I wrote what I think about DST here and here. Now, there's evidence that DST doesn't really save us any money, anyway:
Once a year, Americans all over the country turn their clocks forward one hour -- an annual ritual called Daylight Saving Time that's supposed to save them money by using less energy.

Except it doesn't. The move to Daylight Saving actually used 1 percent more electricity than if people stuck to Standard Time, according to a 2008 study or residents in Indiana. In other areas of the United States, the time change could cost people even more. [...]

During the colder months of Daylight Saving, Indiana residents turned up the heat because they were getting up an hour closer to the coldest part of the night, the researchers found. In the summer months, they cranked up the air-conditioner because they were getting home an hour closer to the hottest part of the day.

The extra electricity cost for Daylight Saving: $3.29 per Indiana household per year or $9 million for the state as a whole. The state lost another $1.7 million to $5.5 million in pollution-related social costs, the researchers estimate.

Those extra costs could be even more pronounced in southern states, where the demand for air-conditioning is higher, according to the study's authors, Matthew Kotchen, a professor of environmental economics at Yale, and Laura Grant, a doctoral student at the University of California, Santa Barbara.

So, we put people through this nonsense of clock-turning twice a year to save energy that doesn't end up being saved in the least, and for what?

I think it's high time we ended Daylight Saving Time.

But, for tomorrow, set that energy-wasting clock ahead one hour.


Muscovite said...

... except that here in North Idaho, daylight would start peeping in our window at 2:45, instead of 3:45 a.m. in the middle of the summer. I'm an early riser, but I definitely need my share of beauty sleep!

Anonymous said...

Here in Indiana, the 'dirty deed' was done to change to DST as one of the first thing on the newly elected governor's agenda in 2005, and I'm not seeing too much difference. Before, some of the northern and southwestern areas were on different zones, but also either did or did not change with DST. Technically everything changed some way or another in 2005 and I think the change was called DST but still to this day parts of Indiana are on Central Time and the other part Eastern time, but twice a year it's all mixed up again. When I travel to another job site in Illinois or Indiana I still have to call my destination to make sure I know what time zone I'll be in when I arrive. It's annoying to remember to consider the time when making travel plans, whether to fly out of Indianapolis or O'Hare.

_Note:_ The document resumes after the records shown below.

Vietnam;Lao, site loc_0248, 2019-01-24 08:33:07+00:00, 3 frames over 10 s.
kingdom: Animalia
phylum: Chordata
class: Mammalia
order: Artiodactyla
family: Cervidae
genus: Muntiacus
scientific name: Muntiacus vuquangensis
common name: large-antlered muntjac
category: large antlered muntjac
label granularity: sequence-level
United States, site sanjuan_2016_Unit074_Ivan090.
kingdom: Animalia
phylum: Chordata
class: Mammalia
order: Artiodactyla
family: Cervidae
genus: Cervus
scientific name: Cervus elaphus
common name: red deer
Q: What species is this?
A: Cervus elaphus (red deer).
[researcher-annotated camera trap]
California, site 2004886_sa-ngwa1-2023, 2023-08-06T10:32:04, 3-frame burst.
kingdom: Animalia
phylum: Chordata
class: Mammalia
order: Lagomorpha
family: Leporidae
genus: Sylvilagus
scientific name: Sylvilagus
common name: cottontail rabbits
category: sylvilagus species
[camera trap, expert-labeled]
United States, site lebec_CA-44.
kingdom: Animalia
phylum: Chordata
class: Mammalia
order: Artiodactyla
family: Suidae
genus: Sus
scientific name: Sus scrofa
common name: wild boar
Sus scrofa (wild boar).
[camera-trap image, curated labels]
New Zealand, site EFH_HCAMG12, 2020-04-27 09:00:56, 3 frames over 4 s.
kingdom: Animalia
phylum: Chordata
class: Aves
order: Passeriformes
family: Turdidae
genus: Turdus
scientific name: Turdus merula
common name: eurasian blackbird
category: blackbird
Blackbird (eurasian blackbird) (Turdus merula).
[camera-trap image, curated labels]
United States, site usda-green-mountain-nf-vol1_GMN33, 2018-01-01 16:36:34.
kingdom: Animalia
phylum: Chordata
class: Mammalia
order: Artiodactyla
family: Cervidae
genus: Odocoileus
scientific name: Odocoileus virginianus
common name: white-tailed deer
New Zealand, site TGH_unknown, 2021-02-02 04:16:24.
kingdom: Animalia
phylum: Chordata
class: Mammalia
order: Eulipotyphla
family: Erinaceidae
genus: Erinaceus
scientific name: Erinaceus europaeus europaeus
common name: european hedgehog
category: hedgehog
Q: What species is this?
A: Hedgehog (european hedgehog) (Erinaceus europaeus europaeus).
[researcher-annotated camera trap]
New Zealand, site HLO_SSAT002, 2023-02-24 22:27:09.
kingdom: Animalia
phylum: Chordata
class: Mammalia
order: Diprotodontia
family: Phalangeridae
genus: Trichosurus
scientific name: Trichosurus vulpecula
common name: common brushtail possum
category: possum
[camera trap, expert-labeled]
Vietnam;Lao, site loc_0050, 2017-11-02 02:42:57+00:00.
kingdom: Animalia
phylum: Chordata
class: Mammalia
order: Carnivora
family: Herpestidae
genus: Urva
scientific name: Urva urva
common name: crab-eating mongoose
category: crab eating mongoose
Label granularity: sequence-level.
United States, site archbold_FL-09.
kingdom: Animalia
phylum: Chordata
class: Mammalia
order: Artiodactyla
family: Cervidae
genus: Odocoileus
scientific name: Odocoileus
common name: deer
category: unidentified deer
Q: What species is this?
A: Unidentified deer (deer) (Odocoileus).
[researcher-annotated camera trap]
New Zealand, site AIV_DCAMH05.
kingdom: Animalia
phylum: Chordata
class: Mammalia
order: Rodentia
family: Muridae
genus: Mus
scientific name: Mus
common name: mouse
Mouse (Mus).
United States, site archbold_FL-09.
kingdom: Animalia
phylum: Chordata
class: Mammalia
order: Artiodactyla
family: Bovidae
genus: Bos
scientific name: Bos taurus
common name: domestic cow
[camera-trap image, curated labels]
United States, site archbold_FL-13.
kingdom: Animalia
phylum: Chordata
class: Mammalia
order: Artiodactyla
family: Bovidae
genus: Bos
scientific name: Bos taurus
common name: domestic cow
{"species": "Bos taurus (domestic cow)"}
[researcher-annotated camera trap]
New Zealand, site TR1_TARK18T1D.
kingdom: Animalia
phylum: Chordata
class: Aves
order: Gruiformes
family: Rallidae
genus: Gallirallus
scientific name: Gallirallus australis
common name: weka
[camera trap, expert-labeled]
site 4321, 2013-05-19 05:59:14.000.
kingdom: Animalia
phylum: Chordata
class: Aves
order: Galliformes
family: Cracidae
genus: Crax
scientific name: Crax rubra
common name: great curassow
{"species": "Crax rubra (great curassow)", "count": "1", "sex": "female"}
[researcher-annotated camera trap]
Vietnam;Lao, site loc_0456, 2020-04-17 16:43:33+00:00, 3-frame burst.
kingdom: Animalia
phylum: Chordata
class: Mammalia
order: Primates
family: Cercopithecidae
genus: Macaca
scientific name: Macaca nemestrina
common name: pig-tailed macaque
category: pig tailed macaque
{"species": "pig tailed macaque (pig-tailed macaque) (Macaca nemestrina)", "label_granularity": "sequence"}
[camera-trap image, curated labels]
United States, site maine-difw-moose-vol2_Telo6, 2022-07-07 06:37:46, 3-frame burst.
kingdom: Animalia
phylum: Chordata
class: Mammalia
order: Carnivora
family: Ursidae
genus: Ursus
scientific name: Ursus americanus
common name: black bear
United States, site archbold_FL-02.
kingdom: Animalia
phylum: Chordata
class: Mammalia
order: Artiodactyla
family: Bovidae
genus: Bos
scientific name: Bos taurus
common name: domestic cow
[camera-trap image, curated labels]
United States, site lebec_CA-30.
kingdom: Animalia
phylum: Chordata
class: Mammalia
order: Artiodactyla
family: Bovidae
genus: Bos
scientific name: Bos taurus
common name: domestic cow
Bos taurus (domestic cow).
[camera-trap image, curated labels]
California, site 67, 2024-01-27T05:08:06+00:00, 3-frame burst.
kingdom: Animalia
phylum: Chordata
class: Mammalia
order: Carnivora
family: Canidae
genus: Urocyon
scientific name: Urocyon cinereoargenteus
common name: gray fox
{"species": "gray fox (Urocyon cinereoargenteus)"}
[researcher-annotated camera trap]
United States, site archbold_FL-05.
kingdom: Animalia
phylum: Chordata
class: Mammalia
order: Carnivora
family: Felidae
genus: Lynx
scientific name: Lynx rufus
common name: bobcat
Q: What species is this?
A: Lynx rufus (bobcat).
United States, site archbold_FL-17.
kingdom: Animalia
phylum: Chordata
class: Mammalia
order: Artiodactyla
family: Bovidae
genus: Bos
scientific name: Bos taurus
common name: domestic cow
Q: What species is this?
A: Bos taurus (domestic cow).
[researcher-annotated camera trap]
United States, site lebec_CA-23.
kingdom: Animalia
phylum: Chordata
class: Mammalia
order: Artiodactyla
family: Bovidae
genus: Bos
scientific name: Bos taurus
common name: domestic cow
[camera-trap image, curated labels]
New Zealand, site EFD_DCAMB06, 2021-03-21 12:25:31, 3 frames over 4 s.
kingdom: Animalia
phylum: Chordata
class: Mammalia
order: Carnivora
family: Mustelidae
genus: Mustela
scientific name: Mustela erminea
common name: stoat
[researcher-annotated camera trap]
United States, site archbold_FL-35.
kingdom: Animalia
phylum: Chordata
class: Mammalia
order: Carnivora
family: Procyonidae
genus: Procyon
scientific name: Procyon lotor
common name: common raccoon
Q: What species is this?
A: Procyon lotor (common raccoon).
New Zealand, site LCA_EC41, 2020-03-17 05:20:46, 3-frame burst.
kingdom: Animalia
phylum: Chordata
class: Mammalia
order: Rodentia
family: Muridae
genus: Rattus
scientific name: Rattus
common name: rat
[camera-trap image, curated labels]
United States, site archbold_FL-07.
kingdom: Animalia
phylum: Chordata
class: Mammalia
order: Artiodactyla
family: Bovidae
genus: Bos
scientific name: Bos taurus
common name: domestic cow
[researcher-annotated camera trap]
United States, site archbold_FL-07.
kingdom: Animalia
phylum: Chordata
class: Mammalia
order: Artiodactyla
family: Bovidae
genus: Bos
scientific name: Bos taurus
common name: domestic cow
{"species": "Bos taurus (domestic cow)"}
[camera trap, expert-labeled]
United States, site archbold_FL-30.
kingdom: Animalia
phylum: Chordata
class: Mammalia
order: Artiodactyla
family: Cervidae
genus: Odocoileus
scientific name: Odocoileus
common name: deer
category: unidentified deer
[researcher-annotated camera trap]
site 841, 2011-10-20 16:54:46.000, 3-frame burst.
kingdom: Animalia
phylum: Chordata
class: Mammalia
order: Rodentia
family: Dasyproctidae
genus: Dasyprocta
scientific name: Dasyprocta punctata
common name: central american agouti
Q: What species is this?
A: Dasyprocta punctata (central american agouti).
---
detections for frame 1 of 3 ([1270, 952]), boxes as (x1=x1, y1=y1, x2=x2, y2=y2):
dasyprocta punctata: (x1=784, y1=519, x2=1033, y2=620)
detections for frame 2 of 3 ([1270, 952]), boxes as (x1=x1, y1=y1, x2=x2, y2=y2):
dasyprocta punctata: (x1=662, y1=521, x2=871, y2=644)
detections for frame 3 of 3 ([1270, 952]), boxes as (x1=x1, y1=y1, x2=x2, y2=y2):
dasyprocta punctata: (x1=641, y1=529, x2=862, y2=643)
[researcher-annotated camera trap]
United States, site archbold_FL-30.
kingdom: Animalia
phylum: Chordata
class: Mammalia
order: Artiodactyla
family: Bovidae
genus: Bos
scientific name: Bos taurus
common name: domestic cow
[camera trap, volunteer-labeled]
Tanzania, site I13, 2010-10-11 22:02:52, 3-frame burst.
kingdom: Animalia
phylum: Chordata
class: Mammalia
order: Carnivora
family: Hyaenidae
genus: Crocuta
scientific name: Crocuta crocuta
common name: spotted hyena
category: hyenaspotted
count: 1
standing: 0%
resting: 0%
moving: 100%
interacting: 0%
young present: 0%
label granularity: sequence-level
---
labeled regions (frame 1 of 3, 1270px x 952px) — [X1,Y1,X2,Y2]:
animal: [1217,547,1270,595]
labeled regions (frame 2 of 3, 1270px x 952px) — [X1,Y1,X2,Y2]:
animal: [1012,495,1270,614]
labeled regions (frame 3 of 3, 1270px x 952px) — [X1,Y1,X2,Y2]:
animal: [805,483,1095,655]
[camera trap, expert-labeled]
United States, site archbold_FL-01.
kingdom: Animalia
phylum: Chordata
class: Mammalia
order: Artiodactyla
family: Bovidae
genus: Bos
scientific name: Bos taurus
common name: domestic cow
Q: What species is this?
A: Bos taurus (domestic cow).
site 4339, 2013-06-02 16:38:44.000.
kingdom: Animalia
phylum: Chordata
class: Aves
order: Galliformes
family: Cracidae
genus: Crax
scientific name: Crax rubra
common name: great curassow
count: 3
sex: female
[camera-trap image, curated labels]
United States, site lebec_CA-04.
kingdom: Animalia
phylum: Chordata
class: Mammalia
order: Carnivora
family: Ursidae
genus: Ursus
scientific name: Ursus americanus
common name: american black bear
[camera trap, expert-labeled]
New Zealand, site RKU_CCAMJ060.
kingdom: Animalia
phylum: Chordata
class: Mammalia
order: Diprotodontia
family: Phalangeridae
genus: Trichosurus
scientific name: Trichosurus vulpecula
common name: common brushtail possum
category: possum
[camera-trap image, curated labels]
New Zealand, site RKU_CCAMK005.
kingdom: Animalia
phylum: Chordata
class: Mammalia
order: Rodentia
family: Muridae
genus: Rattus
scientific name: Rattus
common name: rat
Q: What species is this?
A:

To tell the truth, I don't know if it makes a difference or not, since I'm a night shift worker and have all sense of time and circadian rhythms turned around, anyway. The closer to the equator, the less difference it makes anyway, so wonder if it makes as much sense for Texas as northern Montana--not that it probably makes that much difference to cattle ranchers.


Siarlys Jenkins said...

There are times of the year when DST actually works -- it shifts daytime from the early morning hours, when we are all asleep, to evening hours that are actually before most people's bedtime. More or less mid-May to late August.

This early and late craze was typical Washington addiction to making grand gestures that accomplish nothing. This early in the year, there aren't enough hours of daylight to redistribute. What we gain in the evening, we lose in the morning. Thus, there is no saving of energy. But if you are in congress, no matter what party you belong to, you can pretend you are Getting Something Done.